Just north of Kuto a wildfire was raging in the hinterland, and as we sailed slowly past we witnessed the sole helicopter tasked with putting out the fire as it came out to sea to fill the enormous bucket hanging off it with seawater, disappeared back into the dense smoke only to reappear minutes later as a small yellow fleck growing gradually in size, coming back to the sea for a refill. It seemed a hopeless task, a huge fire raging on a dry hillside densely clad in tall pinetrees, and only one little yellow helicopter to put it out. As we passed, we watched it refill six times, but we saw no discernible reduction in the size of the fire.

The smoke darkened the sky behind us as we rounded the corner and entered the most beautiful anchorage in the world at Gadji, a shallow, serenely aquamarine bay surrounded by small limestone islands covered in dense dark green vegetation, the requisite mushroom islets trailing obligingly into the bay after each headland.

Our friends Bruce and Lynne were at Gadji too, and we spent our days with them, diving and snorkelling in the clear waters, spotting turtles and sharks hovering over beds of pristine corals full of fish.

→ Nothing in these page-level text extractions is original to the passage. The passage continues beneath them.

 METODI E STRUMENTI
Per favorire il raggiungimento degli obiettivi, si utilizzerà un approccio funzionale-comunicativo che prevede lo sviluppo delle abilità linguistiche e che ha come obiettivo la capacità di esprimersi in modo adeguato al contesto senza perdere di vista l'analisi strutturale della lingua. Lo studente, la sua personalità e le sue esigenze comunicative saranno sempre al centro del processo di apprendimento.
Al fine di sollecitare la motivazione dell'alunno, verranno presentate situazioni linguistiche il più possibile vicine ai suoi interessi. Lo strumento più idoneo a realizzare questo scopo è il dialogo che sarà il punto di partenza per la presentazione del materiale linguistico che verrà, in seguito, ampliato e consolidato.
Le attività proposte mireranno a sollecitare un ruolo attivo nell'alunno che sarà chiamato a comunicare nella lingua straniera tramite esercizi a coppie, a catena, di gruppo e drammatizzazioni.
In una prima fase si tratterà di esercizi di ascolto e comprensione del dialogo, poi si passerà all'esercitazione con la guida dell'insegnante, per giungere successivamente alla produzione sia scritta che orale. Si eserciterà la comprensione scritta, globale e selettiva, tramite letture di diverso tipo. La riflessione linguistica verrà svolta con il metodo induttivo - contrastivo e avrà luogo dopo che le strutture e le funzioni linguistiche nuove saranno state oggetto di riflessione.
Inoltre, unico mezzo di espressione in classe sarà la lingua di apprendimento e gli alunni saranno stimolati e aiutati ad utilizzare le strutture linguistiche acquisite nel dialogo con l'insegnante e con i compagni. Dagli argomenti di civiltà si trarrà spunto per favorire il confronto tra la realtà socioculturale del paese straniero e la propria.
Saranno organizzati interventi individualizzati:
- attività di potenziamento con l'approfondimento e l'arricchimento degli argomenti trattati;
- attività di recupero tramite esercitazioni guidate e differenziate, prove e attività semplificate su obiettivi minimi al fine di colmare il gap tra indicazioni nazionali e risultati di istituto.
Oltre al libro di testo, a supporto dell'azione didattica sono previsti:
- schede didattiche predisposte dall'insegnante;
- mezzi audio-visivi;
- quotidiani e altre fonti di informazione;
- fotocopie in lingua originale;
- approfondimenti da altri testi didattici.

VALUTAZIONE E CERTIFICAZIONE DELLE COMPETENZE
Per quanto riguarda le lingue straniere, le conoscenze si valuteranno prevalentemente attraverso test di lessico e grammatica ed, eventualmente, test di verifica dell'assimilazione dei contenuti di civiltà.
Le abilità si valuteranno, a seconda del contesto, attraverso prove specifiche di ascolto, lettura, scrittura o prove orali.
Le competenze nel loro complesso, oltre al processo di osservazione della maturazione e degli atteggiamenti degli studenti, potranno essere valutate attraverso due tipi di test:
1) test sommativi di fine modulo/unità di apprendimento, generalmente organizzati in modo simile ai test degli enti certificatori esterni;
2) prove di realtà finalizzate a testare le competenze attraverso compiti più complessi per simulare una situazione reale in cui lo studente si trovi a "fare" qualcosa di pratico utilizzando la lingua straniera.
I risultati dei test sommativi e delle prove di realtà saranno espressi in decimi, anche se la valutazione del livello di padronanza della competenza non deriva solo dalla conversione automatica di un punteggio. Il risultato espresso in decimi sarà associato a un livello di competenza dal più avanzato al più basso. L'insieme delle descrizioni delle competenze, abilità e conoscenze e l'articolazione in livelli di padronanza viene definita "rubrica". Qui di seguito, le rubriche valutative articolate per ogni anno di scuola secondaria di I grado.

Out of the water we visited white beaches and climbed dark jagged limestone rocks, watched slender herons on expansive intertidal flats of silty white sand and spotted peregrine falcons perched atop tall trees. The kids continued their hunt for ingredients, recipe in hand, and brewed more and more elaborate potions, Lukie’s final effort requiring a staggering 9 billion crab eyeballs (which we eventually had to substitute for sand grains – should work).

“Lynne, I’ve made you a potion”, said Matias, proudly proffering a bottle filled with a cloudy yellow-brown liquid to Lynne as her and Bruce came over to our boat one evening for a sundowner.
“Great”, she said, holding the bottle out with two fingers and eyeing the solution nervously. “What does it do?”
“It’s for bravery, if you drink a tiny drop, you’ll become braver than anyone else in the world”.
“That is a great thing to put in a potion. Thank you so much”, she said graciously. “I’ll drink a drop whenever I need to be brave”.
She would need bravery to drink it, based as it was on salt water and decomposing twigs, but I guess superpowers come at a price.


The following morning we pulled anchor, ready for the overnight sail to Ouvea, the northernmost of the Loyalty Islands, a group of islands 40 nautical miles to the east of Grande Terre. As we sailed out of the anchorage, the wildfire was still raging on the mainland behind us. Now on its sixth day, the thick black smoke was still rising, effortlessly transforming into dark grey clouds slowly trailing their way north in the light winds, overhanging the anchorage and blocking out the sun. The water in the anchorage was covered in burnt pine fragments which fell out of the sky, and as we motored north David got out the deck hose, cleaning them off as we broke away from the clouds and into the sunshine.